Thank you, both!

On 15/11/2024 14:05, Jacques Montier wrote:
> What if you try this :
> emerge -auvDN --getbinpkgonly --with-bdeps=y --binpkg-respect-use=y --
> keep-going world

This does indeed suggest to replace existing builds with the upstream binary ones. I traced this to --getbinpkgonly which seems to force the use of the binary packages over source builds where possible.

There are, however, minor differences between this and my earlier example with --rebuilt-binaries. Using "--getbinpkgonly" suggests a few downgrades, including to sys-kernel/gentoo-sources.

"--binpkg-respect-use=y" makes no difference as emerge(1) suggests this is the default.

On 15/11/2024 14:15, Matt Jolly wrote:
You want to match the binhost flags:

https://wiki.gentoo.org/wiki/Gentoo_Binary_Host_Quickstart#x86-64-v3_variant

That was my assumption as well. But doing so and running a rebuild of @world with --emptytree did not yield any differences in which binar y packages are used between "-march=x86-64-v3" and "-march=znver4".

What caught my attention was a passage from the detailed guide:

"""
* The builder and client architecture and CHOST must match.
* The CFLAGS and CXXFLAGS variables used to build the binary packages must be compatible with all clients.

...

Portage can not validate if these requirements match. In case of doubt, it is the responsibility of the system administrator to guard these settings.
"""

This made me wonder if CFLAGS need to match exactly in a situation, such as mine, where -march=znver4, being newer, is compatible and anything built with has "-march=x86-64-v3" /should/ run fine.

If my understanding is correct, then the local value for CFLAGS should only affect the source builds.

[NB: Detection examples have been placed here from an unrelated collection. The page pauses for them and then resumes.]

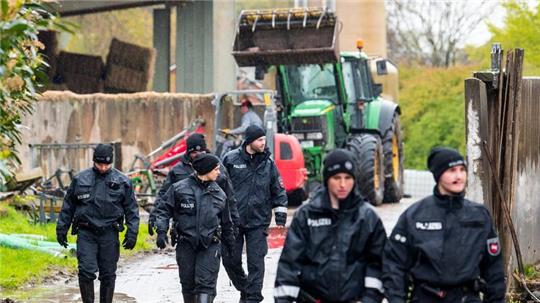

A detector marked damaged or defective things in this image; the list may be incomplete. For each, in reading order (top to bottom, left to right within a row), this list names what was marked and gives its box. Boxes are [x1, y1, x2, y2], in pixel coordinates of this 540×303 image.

rusty metal equipment [231, 7, 338, 66]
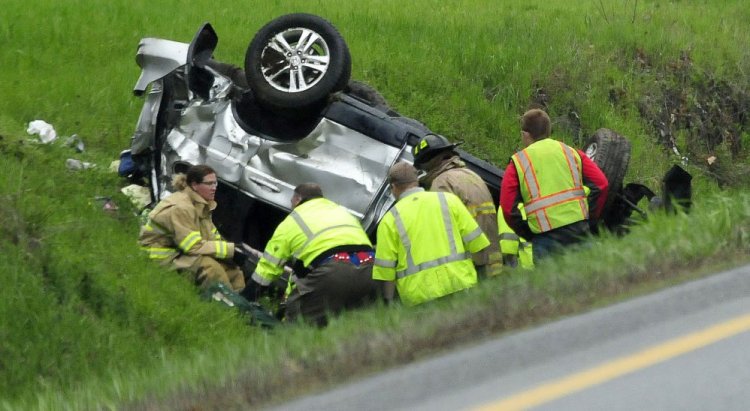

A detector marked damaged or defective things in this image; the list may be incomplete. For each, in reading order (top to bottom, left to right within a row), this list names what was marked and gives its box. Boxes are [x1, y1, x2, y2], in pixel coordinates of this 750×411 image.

overturned silver suv [128, 12, 688, 251]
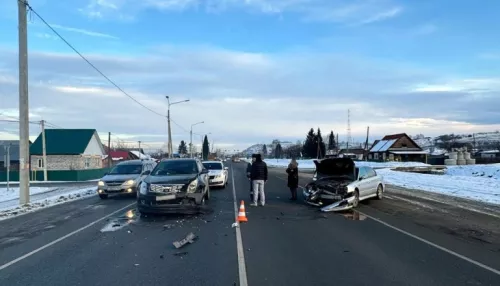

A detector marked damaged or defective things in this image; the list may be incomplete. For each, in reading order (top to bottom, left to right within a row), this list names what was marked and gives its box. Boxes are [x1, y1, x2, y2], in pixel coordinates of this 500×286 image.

white damaged car [201, 161, 229, 188]
white damaged car [302, 158, 384, 211]
crumpled front bumper [300, 188, 356, 212]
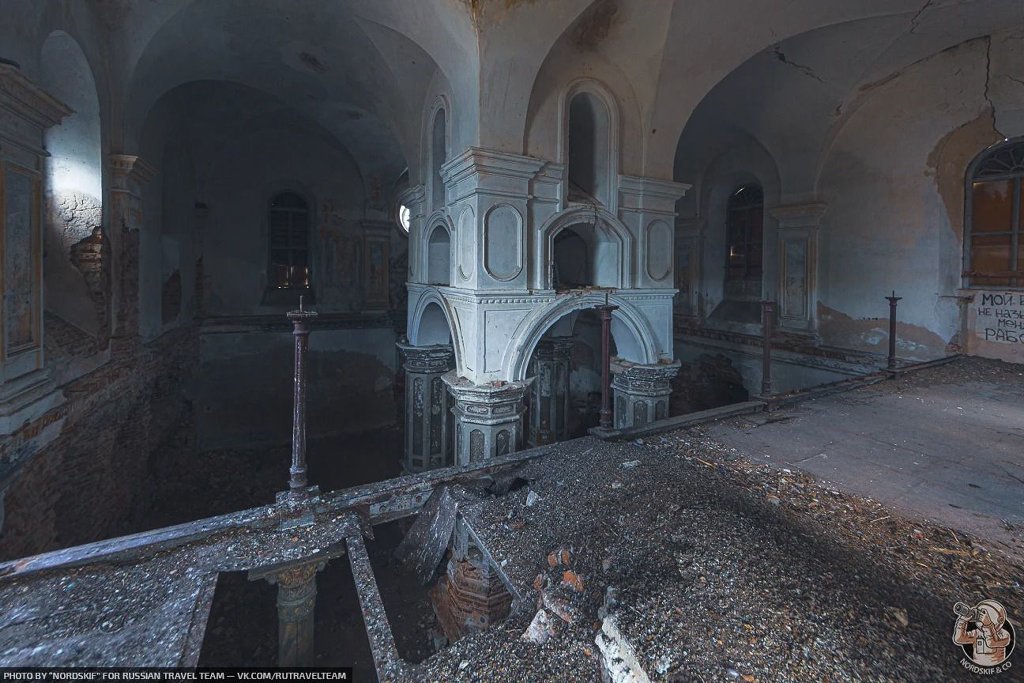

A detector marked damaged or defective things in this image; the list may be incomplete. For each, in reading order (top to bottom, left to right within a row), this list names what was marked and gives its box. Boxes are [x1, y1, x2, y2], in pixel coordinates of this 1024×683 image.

rusty metal pole [286, 296, 317, 499]
rusty metal pole [593, 296, 614, 430]
rusty metal pole [884, 290, 901, 370]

> If you're currently using x86-64-v4 there's no benefit to replacing the
> existing packages. Just let them age out and be replaced over time as
> as new versions are released.

Indeed, that's my
understanding too. Combined with being the same version, I suspect this is why emerge is not suggesting to replace the existing source builds with the binary builds, but is happy to do so with the nuclear "--emptytree" approach.